We also must not allow short-sighted political gamesmanship to destroy irreplaceable and critical institutions. Congress must address the emergency financial needs of the USPS, and should not permit long-standing privatization proponents to take advantage of the pandemic to allow USPS and its workforce to wither on the vine.
Finally, in the event that any future stimulus legislation addresses the manufacturing sector, we call on you to ensure that such efforts specifically and exclusively target domestic manufacturing with strong domestic content standards. We will not recover from this crisis by subsidizing work performed in other countries and overseas.
Congress’ role must not end when COVID-19 positives hit zero, or the last patient leaves the hospital—it must wield the full strength and support of the federal government and lead our country and its critical infrastructure workers forward. We cannot undo the tragic impacts the pandemic has had thus far, but we can change the terms of a post-pandemic future.
While I have outlined a number of positive steps Congress can take to alleviate the effects of this crisis, I must also warn that there are industries who are opportunistically using this public health crisis as an excuse to rush through their own unrelated priorities—one clear example being automation.
TTD and our affiliated unions welcome further debate on automated vehicles, for example. We and our unions have a great deal to say about the safety and economic effects of this technology, and we believe both are worthy of further exploration through careful consideration in hearings held by this committee. We look forward to taking part in those discussions when Congress returns to normal order—but so long as our members are dying every day because this government has failed to provide them with the protections and safety standards they need, it would be unconscionable to prioritize such a serious and controversial set of regulatory changes over addressing the myriad outstanding needs of the American people.
While this may not hold true five, ten, or twenty years in the future, let’s all face the facts of reality today: there are no realistic opportunities for this technology to meaningfully ease the immediate pains Americans are facing during this crisis.
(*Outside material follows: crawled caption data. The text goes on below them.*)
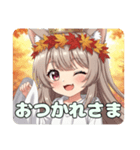 秋もいっしょにみなみプレミアムスタンプ（個別スタンプ：3）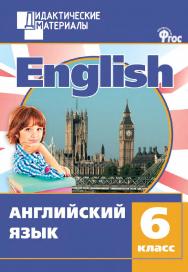 Английский язык. Разноуровневые задания. 6 класс. - 2-е изд., эл. – (Дидактические материалы) ISBN 978-5-408-05170-0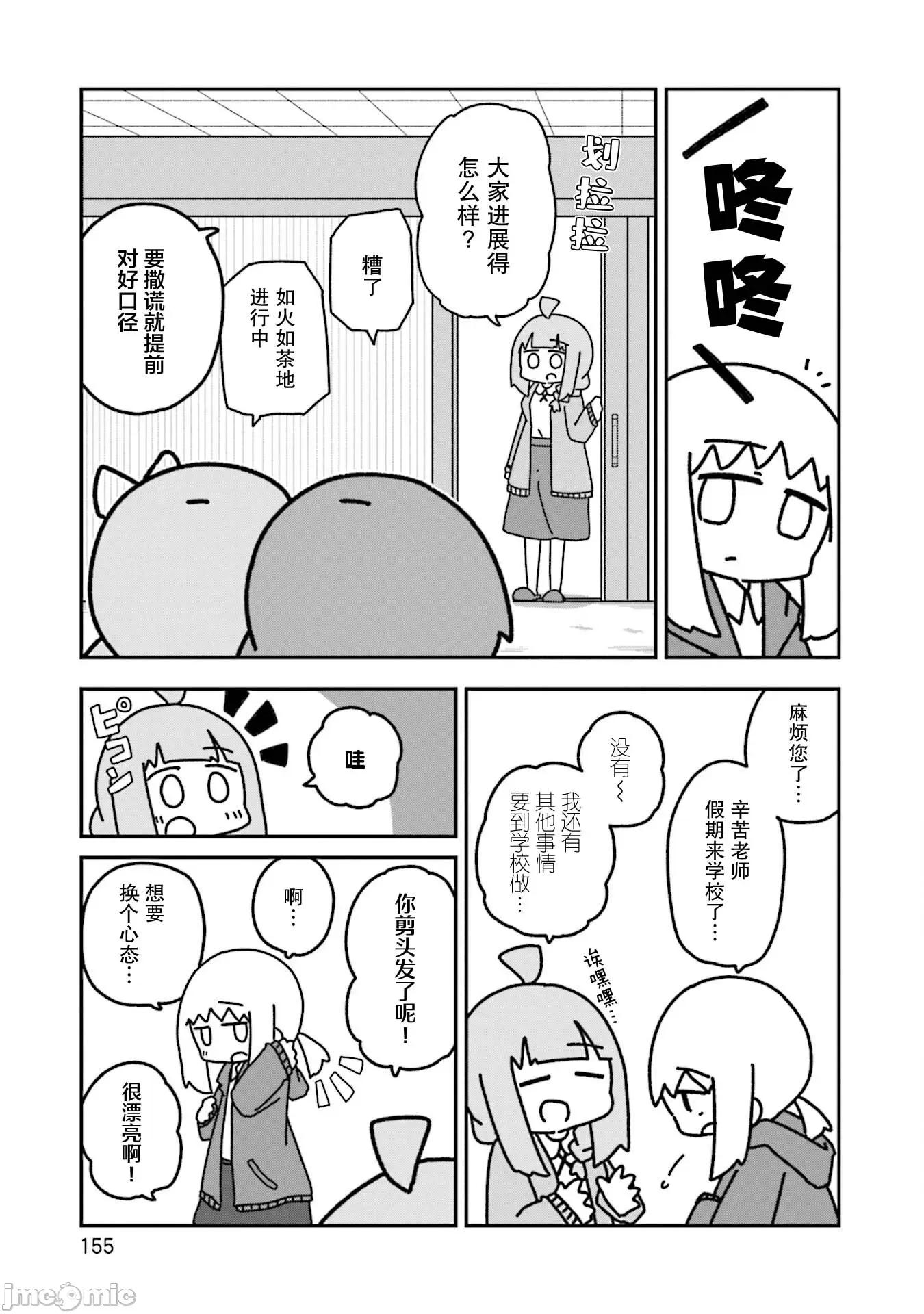 再见了小幽灵 再见了小幽灵 18 第13页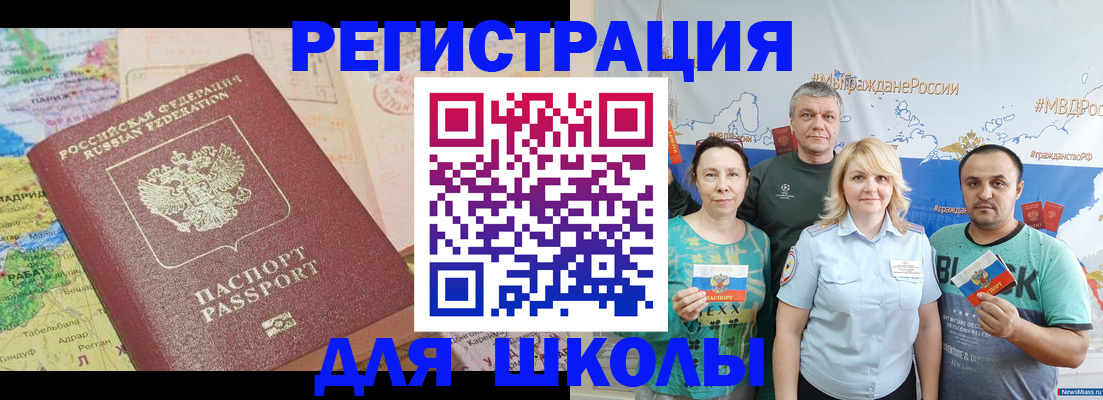 прописка для работы в Кандалакше
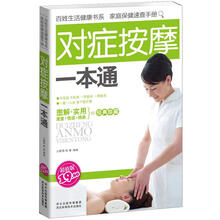 对症按摩一本通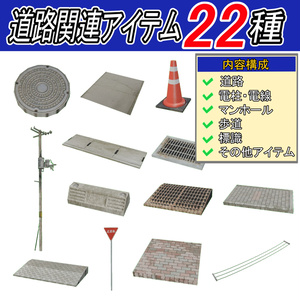 日本の住宅街3D作成キット・全82点[Japanese Neighborhood 3D Asset Pack] 缩略图 7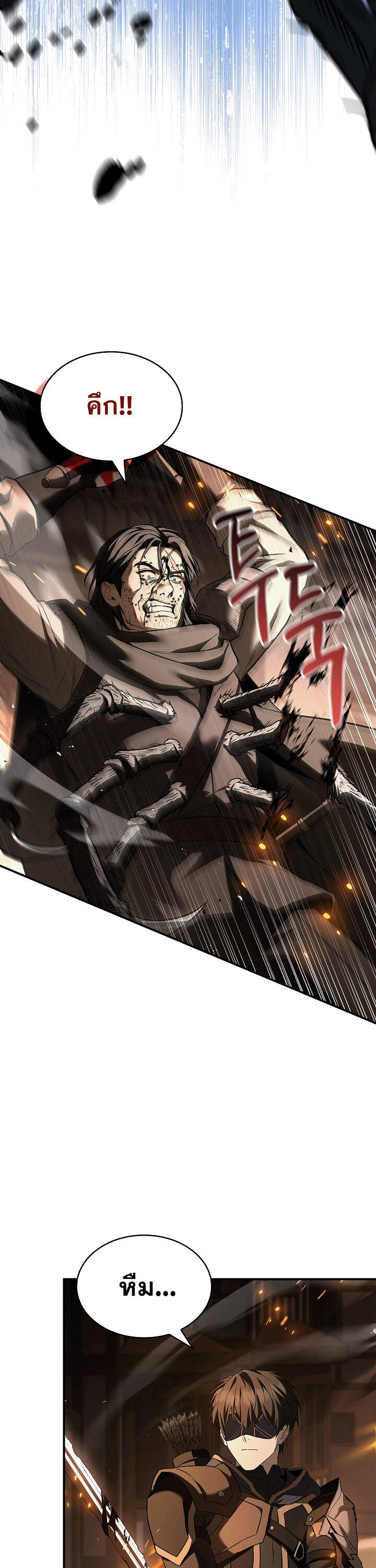 Night of the Soulless Heathens ค่ำคืนแห่งคนนอกรีตไร้วิญญาณ ตอนที่ 17 แปลไทย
We agree that more needs to be done in Congress to properly regulate automated vehicles, and we look forward to working with the Committee on these issues once we have defeated the ongoing pandemic.
We also call for vigilance from this committee on actions taken by the Department of Transportation’s modal agencies. While agencies have found it prudent to waive, modify, or otherwise suspend certain safety regulations to better adapt to COVID-19 conditions, we note that many of these waivers align with long-term deregulatory priorities of industry. Going forward, we reject any characterization that brief demonstrations during deeply unique circumstances is adequate justification for the modification of long-standing regulations. It is our hope that the Committee will exercise its oversight on any such attempts.
In closing, I speak to you today at a critical juncture in the nation’s response to the COVID-19 pandemic. The actions that this committee and Congress take in the coming weeks will be highly determinative of what the future holds for the critical infrastructure workers represented by TTD’s member unions. We look forward to working with you on legislation that protects workers, their families, and the travelling public today; and guarantees a robust and functional transportation system for tomorrow. Thank you for the opportunity to testify.